I just don’t want to further read a post using these sort of tricks.
I have the opposite experience. It delights me and I enjoy digging in deeper.
People are different!
Me too, but that’s because I appreciate being “caught red-handed” believing what I’m reading. I see it as a favor done me by the author.
If you weren’t anyway in the mindset that you need to practice weighing the information that’s given to you and calibrating by guessing at the answer before actually reading the real answer, I suppose it could be annoying.
Scott Alexander uses this style sometimes, and I like it.
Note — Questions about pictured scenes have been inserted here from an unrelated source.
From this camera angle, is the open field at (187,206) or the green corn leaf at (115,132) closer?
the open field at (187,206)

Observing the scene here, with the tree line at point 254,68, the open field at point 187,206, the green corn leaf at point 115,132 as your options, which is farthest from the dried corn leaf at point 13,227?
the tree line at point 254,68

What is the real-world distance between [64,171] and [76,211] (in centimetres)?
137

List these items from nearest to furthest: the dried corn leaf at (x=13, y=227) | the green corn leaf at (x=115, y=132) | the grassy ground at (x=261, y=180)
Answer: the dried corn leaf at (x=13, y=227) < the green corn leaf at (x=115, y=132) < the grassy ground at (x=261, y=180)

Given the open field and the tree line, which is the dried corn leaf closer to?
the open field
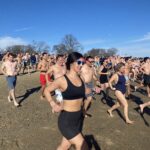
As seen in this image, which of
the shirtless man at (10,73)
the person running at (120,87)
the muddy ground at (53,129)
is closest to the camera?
the muddy ground at (53,129)

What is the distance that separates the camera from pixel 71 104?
197 inches

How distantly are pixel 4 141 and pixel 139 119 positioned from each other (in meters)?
4.63

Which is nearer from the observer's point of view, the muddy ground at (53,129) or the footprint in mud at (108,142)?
the muddy ground at (53,129)

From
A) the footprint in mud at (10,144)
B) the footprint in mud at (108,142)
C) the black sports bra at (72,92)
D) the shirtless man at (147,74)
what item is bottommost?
the footprint in mud at (108,142)

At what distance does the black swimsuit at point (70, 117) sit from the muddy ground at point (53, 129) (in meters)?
2.36

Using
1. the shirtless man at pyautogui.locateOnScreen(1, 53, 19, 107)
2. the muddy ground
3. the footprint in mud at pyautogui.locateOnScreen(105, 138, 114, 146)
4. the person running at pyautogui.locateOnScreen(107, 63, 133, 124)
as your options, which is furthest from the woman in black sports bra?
the shirtless man at pyautogui.locateOnScreen(1, 53, 19, 107)

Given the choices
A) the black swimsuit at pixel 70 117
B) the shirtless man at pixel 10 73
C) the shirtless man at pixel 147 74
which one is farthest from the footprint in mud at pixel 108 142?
the shirtless man at pixel 147 74

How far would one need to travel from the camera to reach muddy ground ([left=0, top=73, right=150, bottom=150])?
24.6 ft

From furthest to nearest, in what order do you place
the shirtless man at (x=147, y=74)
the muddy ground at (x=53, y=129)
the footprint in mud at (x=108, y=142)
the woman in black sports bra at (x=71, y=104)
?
the shirtless man at (x=147, y=74)
the footprint in mud at (x=108, y=142)
the muddy ground at (x=53, y=129)
the woman in black sports bra at (x=71, y=104)

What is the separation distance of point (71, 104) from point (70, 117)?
0.20m

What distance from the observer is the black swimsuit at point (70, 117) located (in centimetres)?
491

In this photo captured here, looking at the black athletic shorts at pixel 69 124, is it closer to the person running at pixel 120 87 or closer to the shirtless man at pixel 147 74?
the person running at pixel 120 87

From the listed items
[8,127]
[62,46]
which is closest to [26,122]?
[8,127]

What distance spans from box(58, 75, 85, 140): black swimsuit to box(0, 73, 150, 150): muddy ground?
236 centimetres
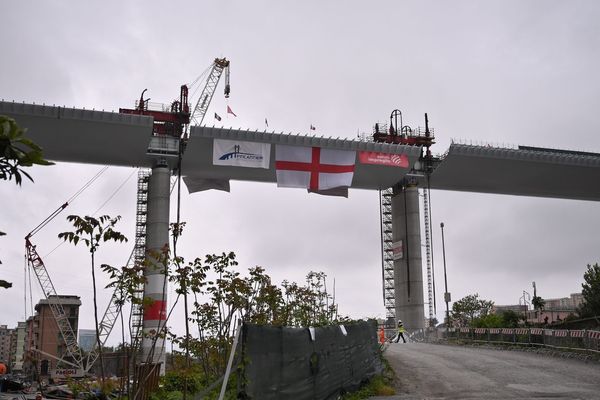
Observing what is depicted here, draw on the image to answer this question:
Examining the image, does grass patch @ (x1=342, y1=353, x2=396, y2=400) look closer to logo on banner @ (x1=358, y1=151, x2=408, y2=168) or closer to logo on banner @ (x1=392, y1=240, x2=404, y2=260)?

However, he tends to do it once per essay. I think that can work very well. Here, though, after I hit the “that’s wrong” multiple times, it started to feel like nothing in the essay was worth trying to understand, since I expected what I was reading to later be proclaimed wrong. (Just my own feeling.)
Yes. The fact that this post is precisely about trying to deconfuse a pre-existing misconception makes it even more important to be crystal clear. It’s known to be hard to overwrite pre-existing misconceptions with the correct understanding, and I’m pretty sure this doesn’t help.
This seems like the sort of thing best addressed by me adding a warning / attention-conservation-notice at the start of the article, though I’m not sure what would be appropriate. “Content Note: Trolling”?
ETA: This comment has been up for 24 hours and it has positive agreement karma and no-one’s suggested a better warning to use, so I’m doing the thing. Hopefully this helps?
I fully understand how this format could be frustrating to some people. I personally loved it because each new step/graph made sense and taught me something that helped me understand the next one. There was such a feeling of invested discovery in reading this post that it lead to me reading it a second time.
Some writing styles don’t work for some people, but this one really worked for me.
Agreed. One should state the main finding in a TLDR/abstract or else I’ll ask chatgpt to write one for me.